La résistance des internautes contre les majors s'organise

Par 25 février 2004

Plus de 300 sites Internet et de « blogs » ont organisé mardi un événement qui restera sans doute dans les annales de la lutte que mène l'industrie musicale contre le téléchargement sur Internet...

Plus de 300 sites Internet et de « blogs » ont organisé mardi un événement qui restera sans doute dans les annales de la lutte que mène l’industrie musicale contre le téléchargement sur Internet et le non-respect du droit d’auteur. Il s’agit du « Grey Tuesday ».

Explications : Il y a quelques semaines, un DJ du nom de Danger Mouse entreprend de travailler sur l’album du rappeur Jay-Z, baptisé « The Black Album », et laissé volontairement à la disposition des internautes. Danger Mouse entreprend de mixer cet album avec le « White Album » des Beatles, son opposé. Il fait presser 3.000 exemplaires du résultat, et crée une page personnelle autour de ce disque, baptisé « Grey album ».

Sauf que le succès est assez inattendu : très vite, le nouveau disque connaît un succès au-delà des espérances de son créateur. La critique musicale en parle, les chansons de l’album s’échangent au format mp3 sur les réseaux d’échange de fichiers… Sauf que rapidement, la major EMI exige le retrait immédiat du disque de la vente, arguant que Danger Mouse n’a acquis aucun droit pour remixer des morceaux des Beatles.
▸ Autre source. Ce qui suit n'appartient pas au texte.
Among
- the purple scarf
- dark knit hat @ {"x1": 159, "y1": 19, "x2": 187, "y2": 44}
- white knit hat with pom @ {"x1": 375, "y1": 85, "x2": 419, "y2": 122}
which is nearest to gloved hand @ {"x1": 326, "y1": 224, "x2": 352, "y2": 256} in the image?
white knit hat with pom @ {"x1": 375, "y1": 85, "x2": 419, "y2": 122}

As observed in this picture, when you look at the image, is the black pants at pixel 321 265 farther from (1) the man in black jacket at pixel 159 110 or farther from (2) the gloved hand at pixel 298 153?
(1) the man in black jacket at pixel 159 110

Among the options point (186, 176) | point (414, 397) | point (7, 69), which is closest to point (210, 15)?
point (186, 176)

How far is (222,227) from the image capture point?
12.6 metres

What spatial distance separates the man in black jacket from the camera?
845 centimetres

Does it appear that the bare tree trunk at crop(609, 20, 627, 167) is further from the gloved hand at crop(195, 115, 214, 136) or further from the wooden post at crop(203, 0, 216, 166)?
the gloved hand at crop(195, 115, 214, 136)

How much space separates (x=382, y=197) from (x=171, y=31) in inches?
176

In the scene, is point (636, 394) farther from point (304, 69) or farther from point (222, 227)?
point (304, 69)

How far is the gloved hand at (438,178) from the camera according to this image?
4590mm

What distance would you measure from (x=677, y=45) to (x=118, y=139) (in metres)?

C’est à ce moment-là que la résistance des internautes mélomanes s’organise : au nom de la désobéissance civique, 300 sites Internet décident de proposer gratuitement le téléchargement du « Grey Album ». L’objectif de la démarche est de faire entendre aux autorités et à l’industrie musicale que les lois du copyright sont trop strictes et doivent être revues.

Interrogé au sujet de l’événement par le New York Times, le directeur du centre sur l’Internet et la société de Harvard déclarait hier : « D’un point de vue purement légal, l’opération du « Grey Tuesday » est contraire à la loi… Ceci dit, la loi sur le droit d’auteur a été votée dans un certain contexte de l’industrie musicale. Aujourd’hui, l’essor et la généralisation des technologies de l’information permet aux utilisateurs de créer des morceaux à partir d’œuvres qui appartiennent à la culture populaire. Il n’est pas possible de placer un tel mouvement culturel sous le régime légal tel qu’il existe aujourd’hui ».

Hier après-midi, certains webmasters de sites engagés dans le « Grey Tuesday » annonçaient jusqu’à 1.000 téléchargements de titres de « Grey Album ».